» **Realiza lo siguiente**
1. Traduce al inglés esta oración del fragmento sobre Arauca: "En 2010 las guerrillas firman un pacto de convivencia para detener las agresiones."
2. Prosigue el fragmento sobre Arauca a partir de su última oración.
═══ Fragmento dado
La historia de Arauca tiene en sus venas el conflicto. En 1983 la OXY-Ecopetrol halla petróleo en Caño Limón Coveñas. Años más tarde aparece el Eln, que en 1987 ejecuta el primer atentado contra el oleoducto. En 1998 el conflicto se recrudece. Los grupos paramilitares hacen su entrada al territorio. En 2001 aparece el Bloque Vencedores de las autodefensas que ocasionó, entre otras cosas, desplazamientos masivos y asesinatos selectivos por todo el territorio. En 2005 los habitantes de la región pensaron que el conflicto se iba a terminar. Las autodefensas se desmovilizaron en Puerto Gaitán.

Sin embargo, las guerrillas del Eln y las Farc comenzaron una confrontación armada que, como siempre, terminó en un baño de sangre. En 2010 las guerrillas firman un pacto de convivencia para detener las agresiones. Dicho conflicto alcanzó el millar de víctimas. En 2012 se declara el cese bilateral al fuego con las Farc.

En 2019 la violencia parece haber regresado pues los disidentes de las Farc filmaron un video del otro lado de la frontera del Río Arauca anunciando que retoman las armas.

El viaje a la frontera

La frontera con Venezuela se extiende por 315 kilómetros entre terrestres y fluviales con el río Arauca.

El departamento es caliente, no solo por la temperatura que puede alcanzar los 29 grados centígrados. También porque hacen presencia distintos grupos armados ilegales.

A quien se le pregunte en Arauca dice que pasar la frontera es peligroso. Los habitantes no saben las razones por las que hacerlo es un error, pero todos dicen que puede costar la vida.

“Eso… no vaya por allá. La delincuencia es muy alta del lado de allá del río. Hace poco un periodista de la Esmeralda fue a hacer un reportaje y nunca apareció”, dice el recepcionista de un hotel. Cuando se busca la información de la supuesta desaparición del comunicador, esta parece haberse evaporado con el rumor.

frontera

El paso desde Arauca hasta El Amparo, población limítrofe venezolana, se puede hacer de dos maneras. La primera a través del puente internacional José Antonio Páez. La segunda a través del río por el Malecón, ubicado a algo más de 2 kilómetros del puente. Al parecer las razones para no pasar el puente son varias. Ese paso no requiere sellar el pasaporte y además al finalizar el puente se debe pagar un taxi que acerque a la persona hasta la cabecera municipal.
══════
═══ Extractos de filas
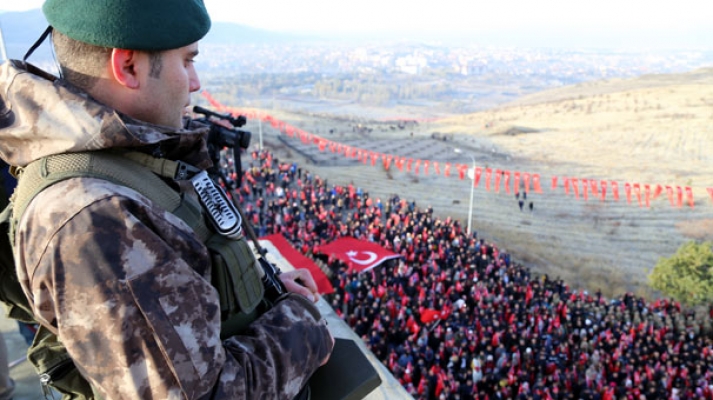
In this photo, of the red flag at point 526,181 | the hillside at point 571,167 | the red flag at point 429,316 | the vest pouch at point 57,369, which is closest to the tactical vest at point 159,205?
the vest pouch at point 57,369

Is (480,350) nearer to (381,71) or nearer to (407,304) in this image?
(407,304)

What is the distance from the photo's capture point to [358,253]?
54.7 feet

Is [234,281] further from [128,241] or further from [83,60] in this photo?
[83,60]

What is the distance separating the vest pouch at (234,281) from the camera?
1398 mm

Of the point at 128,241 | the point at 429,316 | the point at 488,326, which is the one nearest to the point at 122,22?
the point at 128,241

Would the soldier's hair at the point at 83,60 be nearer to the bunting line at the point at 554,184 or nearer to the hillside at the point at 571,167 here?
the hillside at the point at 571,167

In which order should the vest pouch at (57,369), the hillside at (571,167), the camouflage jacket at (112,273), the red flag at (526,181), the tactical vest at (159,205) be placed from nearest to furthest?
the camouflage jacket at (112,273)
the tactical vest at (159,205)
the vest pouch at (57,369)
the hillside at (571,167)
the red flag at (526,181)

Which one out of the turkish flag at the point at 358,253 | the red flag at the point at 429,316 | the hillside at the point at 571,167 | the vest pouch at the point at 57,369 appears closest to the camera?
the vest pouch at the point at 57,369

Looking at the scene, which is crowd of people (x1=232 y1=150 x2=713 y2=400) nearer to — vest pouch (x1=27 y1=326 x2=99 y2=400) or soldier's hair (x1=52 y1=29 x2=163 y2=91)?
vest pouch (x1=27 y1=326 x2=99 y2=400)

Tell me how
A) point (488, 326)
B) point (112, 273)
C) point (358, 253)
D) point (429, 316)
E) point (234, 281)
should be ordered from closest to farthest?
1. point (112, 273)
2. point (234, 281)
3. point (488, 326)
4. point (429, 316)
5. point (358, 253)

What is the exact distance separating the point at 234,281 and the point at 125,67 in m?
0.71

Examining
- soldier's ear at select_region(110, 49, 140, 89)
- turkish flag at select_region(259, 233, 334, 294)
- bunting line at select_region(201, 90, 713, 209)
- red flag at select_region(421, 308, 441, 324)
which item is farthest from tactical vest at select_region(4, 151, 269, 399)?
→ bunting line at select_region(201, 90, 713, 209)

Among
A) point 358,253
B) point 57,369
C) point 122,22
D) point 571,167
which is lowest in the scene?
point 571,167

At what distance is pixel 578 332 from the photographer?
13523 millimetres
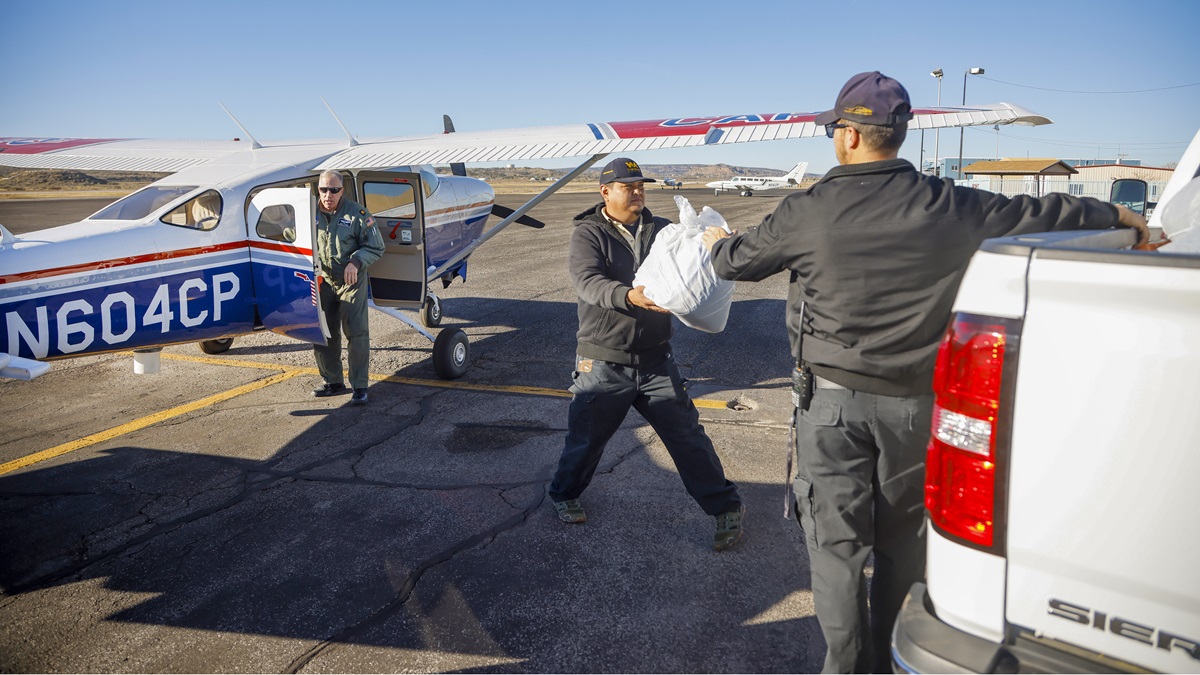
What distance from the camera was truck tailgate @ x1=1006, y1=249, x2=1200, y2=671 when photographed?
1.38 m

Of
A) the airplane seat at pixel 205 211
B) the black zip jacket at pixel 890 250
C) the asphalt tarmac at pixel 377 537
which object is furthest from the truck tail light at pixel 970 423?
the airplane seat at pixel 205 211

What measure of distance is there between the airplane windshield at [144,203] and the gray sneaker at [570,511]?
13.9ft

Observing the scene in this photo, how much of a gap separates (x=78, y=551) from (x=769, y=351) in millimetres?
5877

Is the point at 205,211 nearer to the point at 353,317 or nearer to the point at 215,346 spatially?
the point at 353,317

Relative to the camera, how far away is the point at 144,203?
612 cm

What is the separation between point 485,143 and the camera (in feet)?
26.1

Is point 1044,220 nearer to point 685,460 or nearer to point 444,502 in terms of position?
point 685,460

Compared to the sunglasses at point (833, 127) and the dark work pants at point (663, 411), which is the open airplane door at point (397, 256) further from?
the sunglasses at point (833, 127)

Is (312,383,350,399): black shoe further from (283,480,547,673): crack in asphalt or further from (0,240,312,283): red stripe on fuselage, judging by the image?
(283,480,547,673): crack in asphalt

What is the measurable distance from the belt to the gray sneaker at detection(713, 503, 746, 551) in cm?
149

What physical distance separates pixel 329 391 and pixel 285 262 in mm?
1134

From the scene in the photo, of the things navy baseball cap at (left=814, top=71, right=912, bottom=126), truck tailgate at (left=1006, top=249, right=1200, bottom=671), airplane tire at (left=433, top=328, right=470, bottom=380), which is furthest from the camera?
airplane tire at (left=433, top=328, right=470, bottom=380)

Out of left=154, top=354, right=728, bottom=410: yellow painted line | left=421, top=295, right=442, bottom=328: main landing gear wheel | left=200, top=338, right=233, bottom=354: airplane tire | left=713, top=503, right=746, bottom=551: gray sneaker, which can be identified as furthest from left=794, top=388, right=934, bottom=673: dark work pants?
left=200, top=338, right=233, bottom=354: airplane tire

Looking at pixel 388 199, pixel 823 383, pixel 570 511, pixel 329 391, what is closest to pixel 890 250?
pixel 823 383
══════
═══ Extractos de filas
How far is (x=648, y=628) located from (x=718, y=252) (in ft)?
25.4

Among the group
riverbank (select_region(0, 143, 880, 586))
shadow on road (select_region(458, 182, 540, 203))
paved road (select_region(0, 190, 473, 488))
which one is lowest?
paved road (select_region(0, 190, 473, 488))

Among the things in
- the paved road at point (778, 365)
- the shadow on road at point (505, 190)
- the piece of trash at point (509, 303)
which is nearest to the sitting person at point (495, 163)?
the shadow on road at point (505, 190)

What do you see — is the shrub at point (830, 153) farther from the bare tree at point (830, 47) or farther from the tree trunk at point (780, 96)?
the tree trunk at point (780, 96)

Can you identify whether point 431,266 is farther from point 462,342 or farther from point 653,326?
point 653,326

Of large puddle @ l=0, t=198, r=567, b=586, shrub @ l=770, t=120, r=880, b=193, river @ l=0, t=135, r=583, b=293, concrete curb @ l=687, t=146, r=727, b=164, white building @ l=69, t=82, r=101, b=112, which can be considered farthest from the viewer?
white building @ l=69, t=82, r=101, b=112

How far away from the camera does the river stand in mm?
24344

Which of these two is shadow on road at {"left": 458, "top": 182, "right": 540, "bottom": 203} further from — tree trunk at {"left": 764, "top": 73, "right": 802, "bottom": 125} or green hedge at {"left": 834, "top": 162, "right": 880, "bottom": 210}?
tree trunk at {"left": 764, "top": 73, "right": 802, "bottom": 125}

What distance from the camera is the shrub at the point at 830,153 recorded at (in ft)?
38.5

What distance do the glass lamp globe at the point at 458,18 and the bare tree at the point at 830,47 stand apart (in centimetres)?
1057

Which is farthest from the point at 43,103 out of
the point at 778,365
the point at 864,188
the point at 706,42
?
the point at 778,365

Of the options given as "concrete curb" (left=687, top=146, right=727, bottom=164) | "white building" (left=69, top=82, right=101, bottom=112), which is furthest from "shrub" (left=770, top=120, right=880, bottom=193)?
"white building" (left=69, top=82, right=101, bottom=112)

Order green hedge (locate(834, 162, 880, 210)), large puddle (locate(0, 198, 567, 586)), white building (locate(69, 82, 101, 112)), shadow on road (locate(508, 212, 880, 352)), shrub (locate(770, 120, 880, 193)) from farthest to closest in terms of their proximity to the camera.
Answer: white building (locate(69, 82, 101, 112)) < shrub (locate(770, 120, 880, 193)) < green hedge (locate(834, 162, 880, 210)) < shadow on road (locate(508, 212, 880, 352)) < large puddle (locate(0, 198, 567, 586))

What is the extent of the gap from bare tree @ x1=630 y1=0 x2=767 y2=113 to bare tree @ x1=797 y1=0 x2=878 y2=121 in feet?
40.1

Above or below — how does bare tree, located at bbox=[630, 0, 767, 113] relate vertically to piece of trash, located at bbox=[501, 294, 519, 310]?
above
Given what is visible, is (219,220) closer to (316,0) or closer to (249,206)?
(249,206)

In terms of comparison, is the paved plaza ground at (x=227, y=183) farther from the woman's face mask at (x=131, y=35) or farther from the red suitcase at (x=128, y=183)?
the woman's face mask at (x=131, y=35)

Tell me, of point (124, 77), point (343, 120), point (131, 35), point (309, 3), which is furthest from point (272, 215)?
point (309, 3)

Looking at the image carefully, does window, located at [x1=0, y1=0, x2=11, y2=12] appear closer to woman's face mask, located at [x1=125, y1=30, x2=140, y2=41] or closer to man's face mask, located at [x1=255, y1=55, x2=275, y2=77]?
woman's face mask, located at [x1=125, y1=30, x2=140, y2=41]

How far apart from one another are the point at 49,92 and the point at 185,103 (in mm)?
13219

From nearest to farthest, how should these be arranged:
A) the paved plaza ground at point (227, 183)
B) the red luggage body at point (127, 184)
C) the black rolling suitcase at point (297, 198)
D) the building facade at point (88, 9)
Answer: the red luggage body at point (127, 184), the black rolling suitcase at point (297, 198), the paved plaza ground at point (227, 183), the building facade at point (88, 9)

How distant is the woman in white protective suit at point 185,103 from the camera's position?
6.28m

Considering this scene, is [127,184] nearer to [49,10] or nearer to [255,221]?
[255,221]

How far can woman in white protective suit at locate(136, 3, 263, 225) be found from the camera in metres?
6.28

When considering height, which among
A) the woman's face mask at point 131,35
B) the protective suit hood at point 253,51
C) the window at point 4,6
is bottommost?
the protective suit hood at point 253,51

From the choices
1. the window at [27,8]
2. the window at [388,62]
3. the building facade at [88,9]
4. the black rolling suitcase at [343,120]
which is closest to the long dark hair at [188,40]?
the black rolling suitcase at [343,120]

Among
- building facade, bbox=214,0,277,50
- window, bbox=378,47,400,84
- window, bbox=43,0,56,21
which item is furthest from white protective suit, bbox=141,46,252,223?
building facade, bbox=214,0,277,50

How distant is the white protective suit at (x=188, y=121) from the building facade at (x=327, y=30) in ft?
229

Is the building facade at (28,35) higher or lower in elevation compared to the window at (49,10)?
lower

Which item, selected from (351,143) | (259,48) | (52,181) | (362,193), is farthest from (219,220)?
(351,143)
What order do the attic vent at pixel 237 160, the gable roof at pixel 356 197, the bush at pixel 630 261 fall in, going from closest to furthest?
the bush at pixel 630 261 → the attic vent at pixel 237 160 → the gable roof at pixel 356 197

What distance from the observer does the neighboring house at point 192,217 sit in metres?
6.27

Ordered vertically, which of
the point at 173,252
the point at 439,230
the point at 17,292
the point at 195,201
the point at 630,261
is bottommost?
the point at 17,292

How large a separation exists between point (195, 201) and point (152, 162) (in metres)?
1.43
══════
» **Respuestas en orden**
1. In 2010, the guerrillas sign a coexistence pact to stop the attacks.

2.
Arauca bulle entre las compras ambulantes, los corridos prohibidos, las medias tobilleras, los celulares y los parlantes USB. Cualquiera que transite por las seis cuadras del sector comercial, antes de llegar a la institución educativa Simón Bolívar, no nota que esa ciudad tiene uno de los más altos índices de desocupación del país, 25%. Escasos 100 metros antes de llegar al paso se comienzan a escuchar las voces que susurran “por 2 mil lo llevo al otro lado”.

A las 10 de la mañana el calor del Malecón adormece a los dos gallos que están amarrados de uno de los árboles del lugar y seca con rapidez las ropas que los canoeros ponen en las barandas. Uno de los funcionarios de la Cruz Roja seccional Arauca advierte que si se quiere pasar la frontera es necesario tener un motivo: “La Guardia lo puede parar y preguntarle para dónde va, qué va a hacer, qué necesita en ese país”.

Los motivos para no pasar que esgrimen todos los araucanos son diversos: que allá operan las disidencias, que el Eln hace presencia, que hay ladrones o que la arbitraria Guardia Nacional Bolivariana puede capturar a cualquiera, pero nadie sabe a qué le teme, como si en el otro lado viviera un monstruo que nadie quisiera enfrentar.

El Amparo

Antes de que llegara la luz eléctrica al municipio de Arauca, el primero en tenerla fue El Amparo.

“Mire, hace 10 años todo lo comprábamos allá: los carros, los repuestos, la comida. Cuando los grupos armados bloqueaban las vías o volaban las torres de energía, Venezuela era la que le daba comida y electricidad a Arauca”, sostiene uno de los habitantes del sector que tiene una de las tiendas de abarrotes cerca de la frontera.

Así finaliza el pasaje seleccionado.